GfK's gauge of personal finances for the coming year slumped to a joint record low, matched only by the reading in July 2008 when the global financial crisis was reaching a climax.

Inflation hit a 30-year high of 6.2% in February and the government's budget watchdog this week forecast it will go close to 9% in late 2022, contributing to the biggest fall in living standards since at least the 1950s.

"Against that backdrop, it seems all but inevitable that households will continue to pare back spending in the coming month," Bethany Beckett, an economist with Capital Economics, said.

Finance minister Rishi Sunak announced tax cuts this week that he said would help to ease the squeeze on households, but analysts said his plan did little to help those on lowest incomes.

There were some bright spots for retailers.

The easing of the coronavirus crisis, and the subsequent increase in people socialising and returning to workplaces, led to a 13% leap in clothing sales in February from January.

The share of online sales in value terms was its lowest since March 2020 at 27.8% but overall sales were 3.7% above their pre-coronavirus levels of February 2020.

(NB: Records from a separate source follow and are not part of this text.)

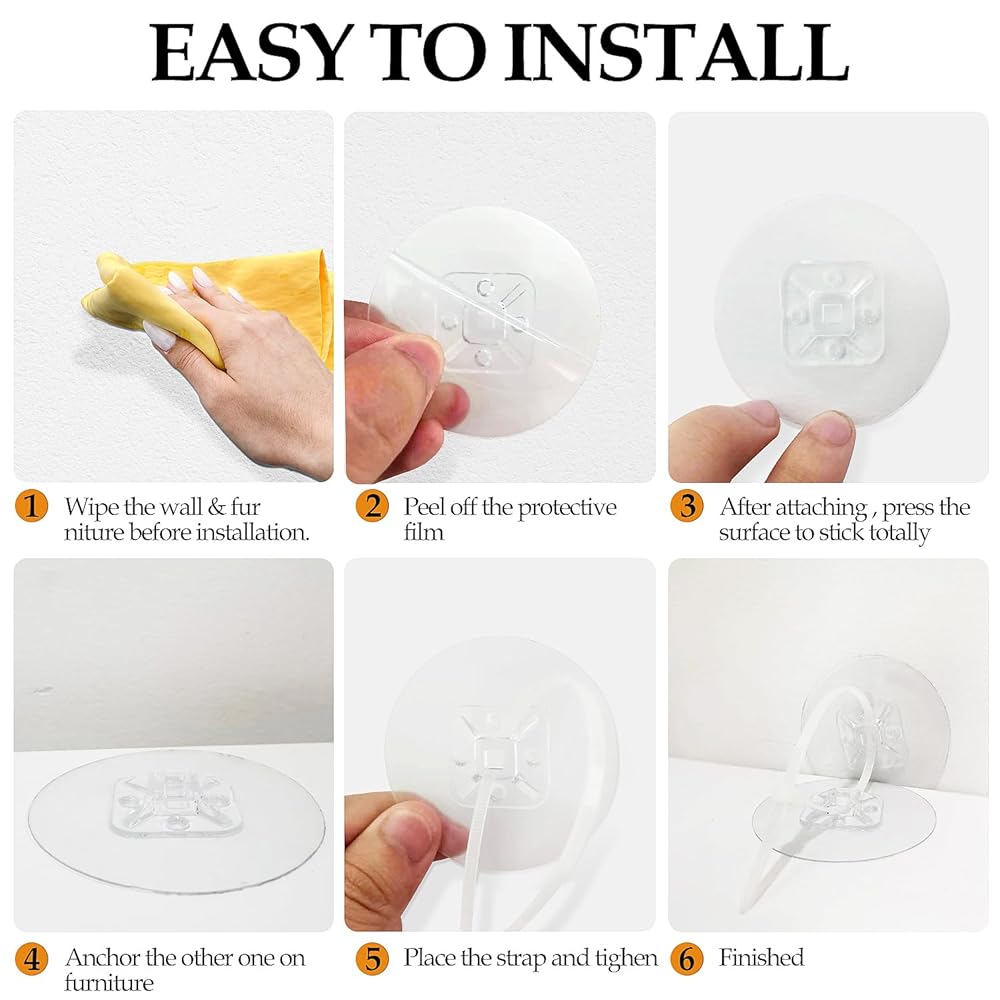 EASY TO INSTALL

1 Wipe the wall & fur niture before installation.

2 Peel off the protective film

3 After attaching , press the surface to stick totally

4 Anchor the other one on furniture

5 Place the strap and tighen

6 Finished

© Reuters. FILE PHOTO: Shoppers walk down Oxford Street, amid the coronavirus disease (COVID-19) outbreak in London, Britain, December 13, 2020. REUTERS/Simon Dawson

Volumes of fuel bought surpassed their pre-pandemic levels for the first time, although the amount of money spent on fuel grew more quickly, reflecting the higher prices.

Compared with a year earlier, overall sales volumes were up by 7.0%, short of the 7.8% growth expected in the Reuters poll.